» 作業内容: クリスマスについてのブログ記事にある一文「そう、クリスマスはなんだか自分がイヤになるのですよ。」を英語に訳してください。

» 本文:
================================

毎月9日はシアターキューブリックのメルマガ配信日。
この日は劇団員みんなが同じお題についてブログ記事を書きますよ!
今月のお題は「サンタさんにお願い!」。だと!??  なんだ、このお題!
ホント、クリスマスネタは勘弁してほしい。。


こんな僕でも、これまでクリスマス作品を何本か作ってきましたが、
いずれもアンチクリスマス(クリスマスに無縁)の主人公しか登場しません。
というくらいに、きっと僕の中にクリスマスの要素が無いのでしょう。
そういえば昨年の『十二階のカムパネルラ』もクリスマス公演でしたが、
書いた後の感触としては、それほどクリスマスを感じていません(苦笑)。
なんだか、イヤな感じのオッサンですね。
それでいてファンタジー作品の舞台を作るっていうんですからね。

それでも、サンタに何かお願いをしなくてはならないんですが、
ぶっちゃけ、サンタさんとの距離感も全く分からないので、
何をお願いしていいのか、したほうがいいのか、するべきなのか、
もうそこから問題なんですよ。めんどくさいオッサンだなあ!

だんだん自分がイヤになってきましたwww
そう、クリスマスはなんだか自分がイヤになるのですよ。

================================

» 資料:

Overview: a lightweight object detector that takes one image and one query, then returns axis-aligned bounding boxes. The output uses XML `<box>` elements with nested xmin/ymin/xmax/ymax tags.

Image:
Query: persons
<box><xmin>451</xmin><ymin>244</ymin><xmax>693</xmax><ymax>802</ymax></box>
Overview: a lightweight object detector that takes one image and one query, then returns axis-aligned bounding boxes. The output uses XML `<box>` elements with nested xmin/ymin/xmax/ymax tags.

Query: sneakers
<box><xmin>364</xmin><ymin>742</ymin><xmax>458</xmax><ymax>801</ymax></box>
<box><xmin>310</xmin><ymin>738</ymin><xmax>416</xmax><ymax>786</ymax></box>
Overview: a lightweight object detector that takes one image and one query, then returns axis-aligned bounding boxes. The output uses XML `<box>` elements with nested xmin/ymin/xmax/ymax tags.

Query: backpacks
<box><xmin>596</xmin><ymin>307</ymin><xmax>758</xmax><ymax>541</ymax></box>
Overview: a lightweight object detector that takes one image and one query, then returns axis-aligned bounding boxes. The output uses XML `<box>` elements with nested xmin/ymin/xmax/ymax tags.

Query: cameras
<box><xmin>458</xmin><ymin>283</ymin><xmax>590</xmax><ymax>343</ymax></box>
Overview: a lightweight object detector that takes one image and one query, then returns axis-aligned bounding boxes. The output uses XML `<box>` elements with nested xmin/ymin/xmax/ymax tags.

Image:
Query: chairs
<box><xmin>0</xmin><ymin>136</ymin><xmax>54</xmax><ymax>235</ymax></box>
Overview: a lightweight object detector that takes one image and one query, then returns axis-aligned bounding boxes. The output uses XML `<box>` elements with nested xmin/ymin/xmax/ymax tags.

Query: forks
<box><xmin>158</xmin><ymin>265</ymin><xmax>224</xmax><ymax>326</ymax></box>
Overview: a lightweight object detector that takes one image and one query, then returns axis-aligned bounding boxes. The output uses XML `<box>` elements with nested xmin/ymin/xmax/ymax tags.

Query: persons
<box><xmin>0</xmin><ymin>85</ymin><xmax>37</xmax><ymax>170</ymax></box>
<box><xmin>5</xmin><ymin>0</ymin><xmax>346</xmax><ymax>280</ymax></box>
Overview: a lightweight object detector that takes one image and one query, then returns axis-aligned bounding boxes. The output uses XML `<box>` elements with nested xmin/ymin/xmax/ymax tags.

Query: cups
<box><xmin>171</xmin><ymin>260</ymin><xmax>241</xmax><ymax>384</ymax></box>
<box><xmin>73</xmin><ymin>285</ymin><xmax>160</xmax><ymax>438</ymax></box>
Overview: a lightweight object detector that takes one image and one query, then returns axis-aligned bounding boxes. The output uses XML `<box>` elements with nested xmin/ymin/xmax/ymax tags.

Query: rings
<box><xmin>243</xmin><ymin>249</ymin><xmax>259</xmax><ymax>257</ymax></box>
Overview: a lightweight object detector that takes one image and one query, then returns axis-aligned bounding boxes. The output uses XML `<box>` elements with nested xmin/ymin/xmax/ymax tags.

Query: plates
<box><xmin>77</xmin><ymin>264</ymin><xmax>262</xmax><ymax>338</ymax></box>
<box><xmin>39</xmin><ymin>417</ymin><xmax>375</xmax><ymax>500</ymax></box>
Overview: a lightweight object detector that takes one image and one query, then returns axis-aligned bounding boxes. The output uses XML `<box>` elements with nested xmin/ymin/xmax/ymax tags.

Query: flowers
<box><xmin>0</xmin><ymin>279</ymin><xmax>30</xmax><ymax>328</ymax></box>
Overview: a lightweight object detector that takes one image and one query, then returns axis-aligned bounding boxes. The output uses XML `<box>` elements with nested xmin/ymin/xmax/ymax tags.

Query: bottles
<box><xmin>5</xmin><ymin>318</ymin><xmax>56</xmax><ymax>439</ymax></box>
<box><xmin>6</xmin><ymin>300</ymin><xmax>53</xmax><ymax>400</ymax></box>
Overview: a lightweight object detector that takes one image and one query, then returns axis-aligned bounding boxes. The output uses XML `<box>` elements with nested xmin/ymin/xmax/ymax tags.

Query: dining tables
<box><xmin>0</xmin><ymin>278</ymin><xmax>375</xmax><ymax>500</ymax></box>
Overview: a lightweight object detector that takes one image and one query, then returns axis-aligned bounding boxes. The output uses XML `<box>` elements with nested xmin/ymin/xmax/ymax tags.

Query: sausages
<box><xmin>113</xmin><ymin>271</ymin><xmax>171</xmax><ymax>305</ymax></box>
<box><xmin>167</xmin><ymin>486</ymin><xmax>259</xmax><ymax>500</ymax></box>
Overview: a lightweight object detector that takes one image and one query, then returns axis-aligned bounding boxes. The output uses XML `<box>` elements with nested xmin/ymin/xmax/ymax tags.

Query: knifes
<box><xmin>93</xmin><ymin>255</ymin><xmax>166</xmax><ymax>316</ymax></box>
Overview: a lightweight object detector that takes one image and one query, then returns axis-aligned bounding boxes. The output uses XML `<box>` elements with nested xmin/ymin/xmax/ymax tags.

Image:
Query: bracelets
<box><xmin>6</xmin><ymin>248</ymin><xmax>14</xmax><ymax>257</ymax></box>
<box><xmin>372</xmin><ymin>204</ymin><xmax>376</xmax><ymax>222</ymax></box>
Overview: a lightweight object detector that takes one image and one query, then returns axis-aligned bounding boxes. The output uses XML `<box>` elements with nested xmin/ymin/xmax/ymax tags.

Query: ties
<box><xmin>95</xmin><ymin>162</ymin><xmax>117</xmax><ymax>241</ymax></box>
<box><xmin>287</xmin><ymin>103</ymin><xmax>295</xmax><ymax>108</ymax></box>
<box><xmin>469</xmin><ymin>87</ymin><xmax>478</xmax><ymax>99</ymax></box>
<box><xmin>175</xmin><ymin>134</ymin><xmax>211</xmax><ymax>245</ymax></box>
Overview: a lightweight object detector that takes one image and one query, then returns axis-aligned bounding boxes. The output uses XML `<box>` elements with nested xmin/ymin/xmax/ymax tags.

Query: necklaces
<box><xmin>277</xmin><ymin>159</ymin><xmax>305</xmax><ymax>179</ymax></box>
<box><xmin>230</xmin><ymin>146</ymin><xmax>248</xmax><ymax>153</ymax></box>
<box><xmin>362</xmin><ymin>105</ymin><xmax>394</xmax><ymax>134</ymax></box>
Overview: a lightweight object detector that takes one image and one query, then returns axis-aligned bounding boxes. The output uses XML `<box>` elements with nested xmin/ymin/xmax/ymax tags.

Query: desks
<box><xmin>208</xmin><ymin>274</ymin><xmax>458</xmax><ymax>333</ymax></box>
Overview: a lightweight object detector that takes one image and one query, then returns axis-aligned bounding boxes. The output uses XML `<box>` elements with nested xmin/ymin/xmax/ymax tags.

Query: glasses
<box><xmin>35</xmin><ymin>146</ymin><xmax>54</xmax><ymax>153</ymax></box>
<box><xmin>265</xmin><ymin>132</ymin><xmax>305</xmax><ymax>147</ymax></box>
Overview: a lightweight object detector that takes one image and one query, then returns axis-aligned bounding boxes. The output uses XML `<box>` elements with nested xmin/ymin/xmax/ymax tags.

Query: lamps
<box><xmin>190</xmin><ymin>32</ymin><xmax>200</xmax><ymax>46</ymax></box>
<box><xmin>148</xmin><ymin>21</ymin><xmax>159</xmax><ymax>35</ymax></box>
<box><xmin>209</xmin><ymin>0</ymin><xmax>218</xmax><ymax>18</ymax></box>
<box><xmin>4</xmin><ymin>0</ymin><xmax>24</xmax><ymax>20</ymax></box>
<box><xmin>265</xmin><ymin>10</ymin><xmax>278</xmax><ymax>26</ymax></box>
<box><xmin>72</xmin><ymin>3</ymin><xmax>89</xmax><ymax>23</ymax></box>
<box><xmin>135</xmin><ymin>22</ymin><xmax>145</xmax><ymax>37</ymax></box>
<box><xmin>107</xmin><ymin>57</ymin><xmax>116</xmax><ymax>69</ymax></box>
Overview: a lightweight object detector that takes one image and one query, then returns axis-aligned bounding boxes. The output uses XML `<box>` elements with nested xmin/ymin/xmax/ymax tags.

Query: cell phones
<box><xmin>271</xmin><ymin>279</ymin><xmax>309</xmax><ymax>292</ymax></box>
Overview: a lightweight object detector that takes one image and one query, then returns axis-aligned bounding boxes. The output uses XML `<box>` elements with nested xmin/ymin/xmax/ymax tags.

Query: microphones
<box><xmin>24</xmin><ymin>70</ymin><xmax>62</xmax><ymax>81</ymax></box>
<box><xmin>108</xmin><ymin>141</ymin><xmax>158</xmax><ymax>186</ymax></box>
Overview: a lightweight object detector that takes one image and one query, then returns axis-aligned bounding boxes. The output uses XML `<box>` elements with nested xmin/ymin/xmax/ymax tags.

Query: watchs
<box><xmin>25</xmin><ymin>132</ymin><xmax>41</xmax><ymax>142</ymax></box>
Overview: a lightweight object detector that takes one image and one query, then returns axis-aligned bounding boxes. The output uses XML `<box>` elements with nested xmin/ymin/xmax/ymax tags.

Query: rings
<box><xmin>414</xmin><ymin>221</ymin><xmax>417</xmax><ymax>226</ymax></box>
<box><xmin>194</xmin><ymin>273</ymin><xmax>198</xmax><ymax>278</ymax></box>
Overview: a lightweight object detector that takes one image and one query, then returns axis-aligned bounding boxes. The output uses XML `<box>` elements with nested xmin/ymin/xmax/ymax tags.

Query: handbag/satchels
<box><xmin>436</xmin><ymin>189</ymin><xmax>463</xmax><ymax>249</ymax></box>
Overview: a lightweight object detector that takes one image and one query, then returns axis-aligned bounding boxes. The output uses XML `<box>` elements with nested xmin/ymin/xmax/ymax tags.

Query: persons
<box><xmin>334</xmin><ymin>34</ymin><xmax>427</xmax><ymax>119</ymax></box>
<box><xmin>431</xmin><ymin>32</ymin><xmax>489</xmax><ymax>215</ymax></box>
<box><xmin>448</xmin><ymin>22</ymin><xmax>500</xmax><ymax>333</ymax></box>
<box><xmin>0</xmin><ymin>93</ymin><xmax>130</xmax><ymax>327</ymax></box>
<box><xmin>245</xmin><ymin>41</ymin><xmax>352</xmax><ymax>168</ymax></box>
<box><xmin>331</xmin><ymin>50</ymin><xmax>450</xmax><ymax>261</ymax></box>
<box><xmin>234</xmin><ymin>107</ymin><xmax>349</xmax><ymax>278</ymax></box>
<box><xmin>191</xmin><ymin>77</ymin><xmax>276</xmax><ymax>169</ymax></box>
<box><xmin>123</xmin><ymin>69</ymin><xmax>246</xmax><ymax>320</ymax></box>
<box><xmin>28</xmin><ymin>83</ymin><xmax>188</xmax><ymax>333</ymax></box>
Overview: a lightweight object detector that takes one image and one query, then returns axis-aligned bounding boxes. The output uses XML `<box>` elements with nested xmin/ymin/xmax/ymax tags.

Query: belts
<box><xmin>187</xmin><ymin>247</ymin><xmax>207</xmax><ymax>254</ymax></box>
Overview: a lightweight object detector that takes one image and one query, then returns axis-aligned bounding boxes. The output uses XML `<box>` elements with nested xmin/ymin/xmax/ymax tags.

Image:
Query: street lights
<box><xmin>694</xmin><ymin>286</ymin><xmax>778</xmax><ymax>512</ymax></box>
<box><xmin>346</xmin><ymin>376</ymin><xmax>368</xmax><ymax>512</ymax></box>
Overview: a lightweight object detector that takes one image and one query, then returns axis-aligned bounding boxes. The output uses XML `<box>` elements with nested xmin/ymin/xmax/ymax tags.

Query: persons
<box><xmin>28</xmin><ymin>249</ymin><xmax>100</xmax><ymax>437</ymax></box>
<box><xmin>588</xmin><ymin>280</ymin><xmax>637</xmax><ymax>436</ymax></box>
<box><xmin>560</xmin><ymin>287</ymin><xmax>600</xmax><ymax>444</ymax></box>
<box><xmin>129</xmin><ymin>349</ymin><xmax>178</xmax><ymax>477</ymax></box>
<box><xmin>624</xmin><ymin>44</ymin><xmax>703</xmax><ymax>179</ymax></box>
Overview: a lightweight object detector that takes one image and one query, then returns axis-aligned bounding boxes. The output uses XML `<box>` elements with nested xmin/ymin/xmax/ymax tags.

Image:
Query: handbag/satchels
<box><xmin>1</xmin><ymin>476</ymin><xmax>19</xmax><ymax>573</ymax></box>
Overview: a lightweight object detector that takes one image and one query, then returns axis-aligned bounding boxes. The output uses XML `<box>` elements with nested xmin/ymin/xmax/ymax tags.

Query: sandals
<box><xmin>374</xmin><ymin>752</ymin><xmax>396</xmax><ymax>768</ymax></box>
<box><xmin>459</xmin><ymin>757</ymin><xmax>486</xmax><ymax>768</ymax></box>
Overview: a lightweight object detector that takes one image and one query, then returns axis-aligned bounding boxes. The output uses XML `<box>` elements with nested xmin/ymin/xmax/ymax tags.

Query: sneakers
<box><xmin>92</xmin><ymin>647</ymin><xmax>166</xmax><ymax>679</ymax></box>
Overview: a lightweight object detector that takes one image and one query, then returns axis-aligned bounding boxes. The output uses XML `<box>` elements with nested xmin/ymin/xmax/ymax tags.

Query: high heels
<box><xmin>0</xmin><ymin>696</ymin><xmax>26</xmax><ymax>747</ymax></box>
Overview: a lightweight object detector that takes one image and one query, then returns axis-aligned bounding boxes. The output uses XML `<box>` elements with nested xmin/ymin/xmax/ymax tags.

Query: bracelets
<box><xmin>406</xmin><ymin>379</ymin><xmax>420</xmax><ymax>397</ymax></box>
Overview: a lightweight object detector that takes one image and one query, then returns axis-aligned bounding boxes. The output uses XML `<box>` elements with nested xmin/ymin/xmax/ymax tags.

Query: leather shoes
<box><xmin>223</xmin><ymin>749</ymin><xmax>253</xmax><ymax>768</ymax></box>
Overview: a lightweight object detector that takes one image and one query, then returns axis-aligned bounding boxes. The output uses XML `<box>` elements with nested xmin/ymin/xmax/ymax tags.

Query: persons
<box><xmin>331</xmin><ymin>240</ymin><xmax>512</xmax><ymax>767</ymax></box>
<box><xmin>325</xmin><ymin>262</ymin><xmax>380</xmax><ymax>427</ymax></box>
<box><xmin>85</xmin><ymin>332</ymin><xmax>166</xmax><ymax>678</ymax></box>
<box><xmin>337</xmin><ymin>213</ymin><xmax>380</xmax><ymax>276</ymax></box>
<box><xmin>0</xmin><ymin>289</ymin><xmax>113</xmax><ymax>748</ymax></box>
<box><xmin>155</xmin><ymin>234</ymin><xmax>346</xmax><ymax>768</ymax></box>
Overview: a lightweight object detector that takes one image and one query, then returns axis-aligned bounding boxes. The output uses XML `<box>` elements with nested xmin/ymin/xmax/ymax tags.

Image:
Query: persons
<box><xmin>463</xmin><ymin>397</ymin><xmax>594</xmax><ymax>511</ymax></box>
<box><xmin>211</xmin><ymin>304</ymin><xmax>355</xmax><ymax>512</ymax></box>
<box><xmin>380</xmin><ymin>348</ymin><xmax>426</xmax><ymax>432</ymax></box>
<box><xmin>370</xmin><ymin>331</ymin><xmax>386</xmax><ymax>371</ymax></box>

================================

» 解答: Yes, Christmas somehow makes me sick of myself.